Tomás, homem dos dias, balança-se na cadeira do café do bairro. É ali que mata o tempo. É ali que joga ás cartas com os parceiros dos anos. Tomás não é velho, mas é idoso.
Hoje senta-se mais curvado do que nos outros dias. Não que os ossos tenham chiado mais ou que a cadeira esteja mal assente. Hoje é um dia, mais um do que ontem, é certo, e, menos outro do que o de amanhã, em que está, sem estar ,estando em si, todavia com vontade de sair.É daqueles dias em que está irritado, não é bem isso, é algo que vem das entranhas até à cabeça e da cabeça ao corpo. Não sabe definir. Nunca soube. Tem dias assim. Poucos, é verdade, mas tem. E, hoje é um deles. Há impaciência até nos pés titubeantes que descansam no chão de mosaico. Está inquieto desde que se levantou bem cedo. Os gestos denunciam-no. Quando pegou na caneca de leite, entornou-a, quando pôs a manteiga no papo seco, esta saiu dos bordos do pão. A sua Agostinha olhou-o, com aquele olhar dos anos, meneando a cabeça. Calou-se. Só olhou. Nesta altura da vida as palavras não existem porque se gastaram, somente o olhar fala. Saiu para a rua resmungando entredentes contra tudo. Aliviou-se. Mas não descansou.
Caminhou lento até ao café. Vazio. Preguiçosos, os amigos. O Júlio, o dono, olhou-o por entre as pálpebras semicerradas deu-lhe os bons dias. Mais nada. Adivinhou trovoada. Conhecia-o. Tomás sentou-se na cadeira que hoje não estava direita tal como o seu espirito e pegou no jornal que por ali descansava. Folheou-o mais por hábito do que por curiosidade. As noticias eram iguais todos os dias. A prosa repetia-se mo vai e vem dos verbos e adjetivos. Os substantivos eram comuns. Tudo era rotina. Igual. Como os dias.

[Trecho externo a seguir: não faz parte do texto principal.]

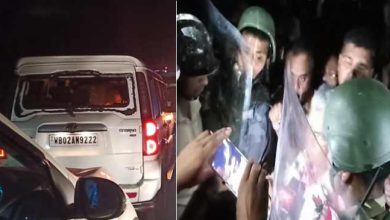 Photo of Assam: Himanta Biswa Sarma's convoy was attacked in West Bengal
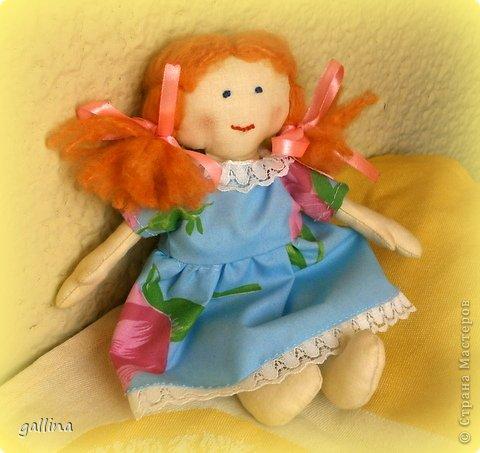 Очень понравилось шить улиток. Наверное они будут еще появляться)))) фото 4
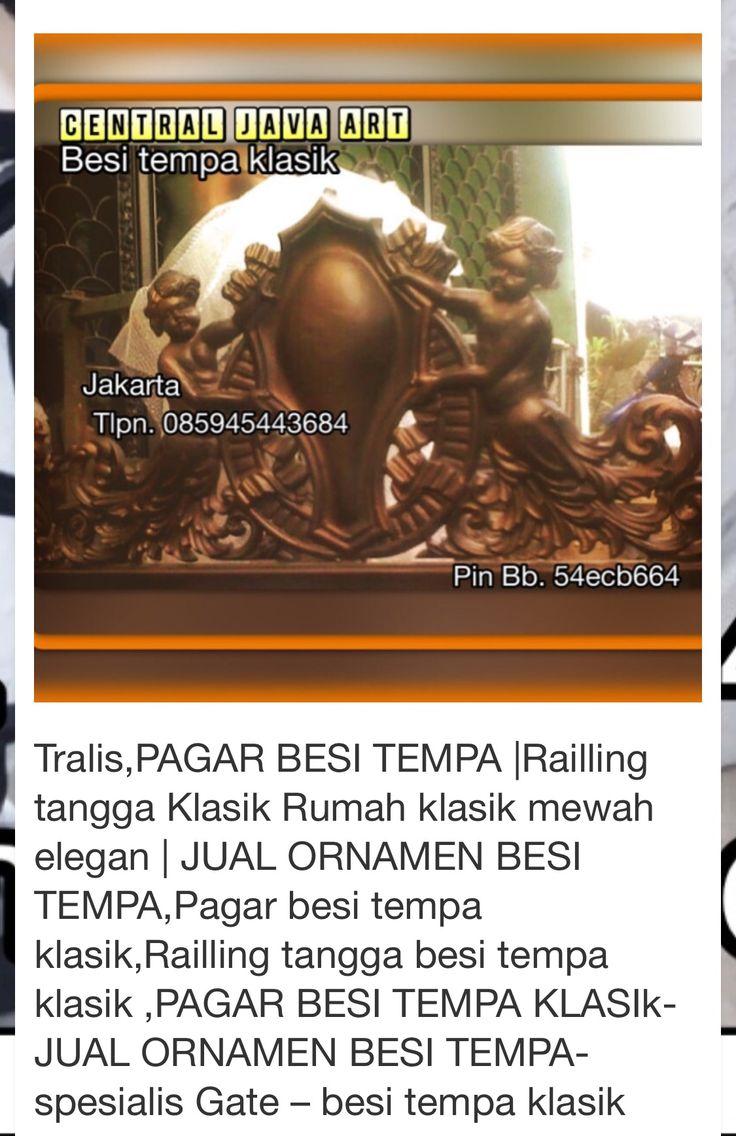 https://pagartempaklasik.wordpress.com/2017/06/07/raelbesi-tempa-klasikcjapagar-besi-temparailing-tangga-klasik/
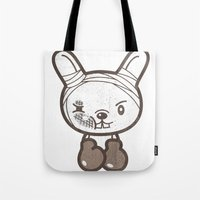 boxing Tote Bags featuring Boxing Bunny by pencilplus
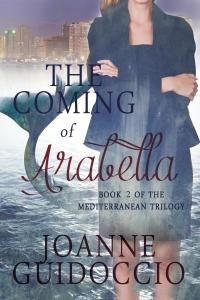 BookCover_TheComingOfArabella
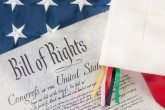 bill of rights bible constitution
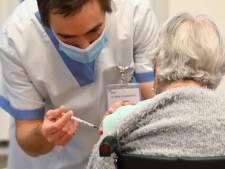 Douze résidents vaccinés décèdent dans une maison de repos à Nivelles: plusieurs raisons permettent de l'expliquer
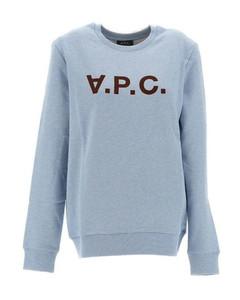 黑色Weybridge 2.0皮革夹克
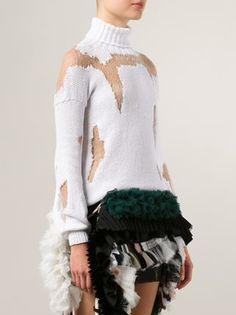 Anne Sofie Madsen distressed roll neck sweater
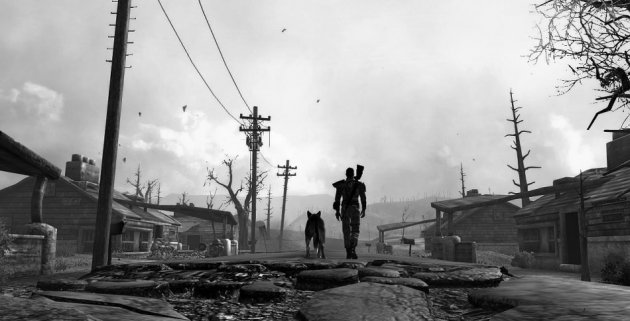 Why Games Matter Fallout 3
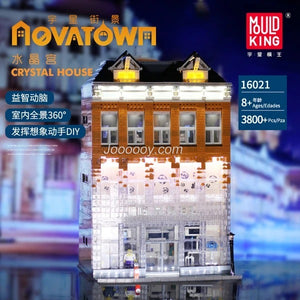3800+pcs Mould King 16021 Crystal House CHANEL Shop with LED kit
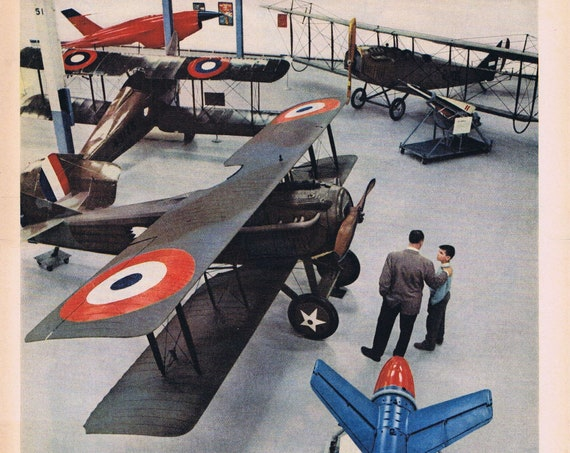 WWI French Spad Plane and Air Force Museum or Kellogg's Variety Pack Cereals Original Vintage Advertisements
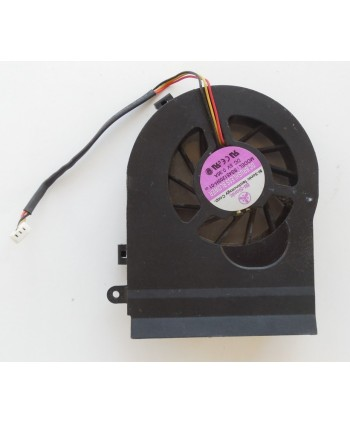 Ventilador Fujitsu Amilo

Tomás pigarreou não para aliviar a garganta, mas antes o espirito. Para se sentir vivo. E os amigos que não chegavam. Queria implicar. Tinha vontade disso. Queria ser ouvido. A idade dera-lhe este atributo. Ter a sua opinião, muita opinião. Passara a vida a cumprir. As regras. As horas, Os dias. O tempo. Tudo organizado no fio da ordem. Agora não tinha fio, não tinha dias, nem horas, nem tempo. Eram dias vazios, quase vazios. Eram cheios pelas palavras do café, pelo silêncio de Agostinha, pelo sono do sofá e o matraquear da televisão. A rotina dos velhos.
Precisava de falar, de se fazer ouvir e ser ouvido. Precisava de que alguém o contradissesse para se sentir vivo. A sua inquietação era afina,l sentir. Sentir. O tempo também lhe estava a levar o sentir. Aquela necessidade de vida, que via fugir. A premissa de pensar, falar, rir e chorar que o tempo lhe estava a roubar. Tomás sabia-o lá bem no fundo, por isso estava irritadiço. Queria rebentar, mas não tinha razão para isso. Ser velho, é isso mesmo querer viver,ainda e sempre.
Tomás suspirou. Estava a rezingar consigo. A sua raiava diluía-se à medida que o entendimento o percorria.
Olhou por entre o vidro da porta e viu João, o velho amigo, virar a esquina.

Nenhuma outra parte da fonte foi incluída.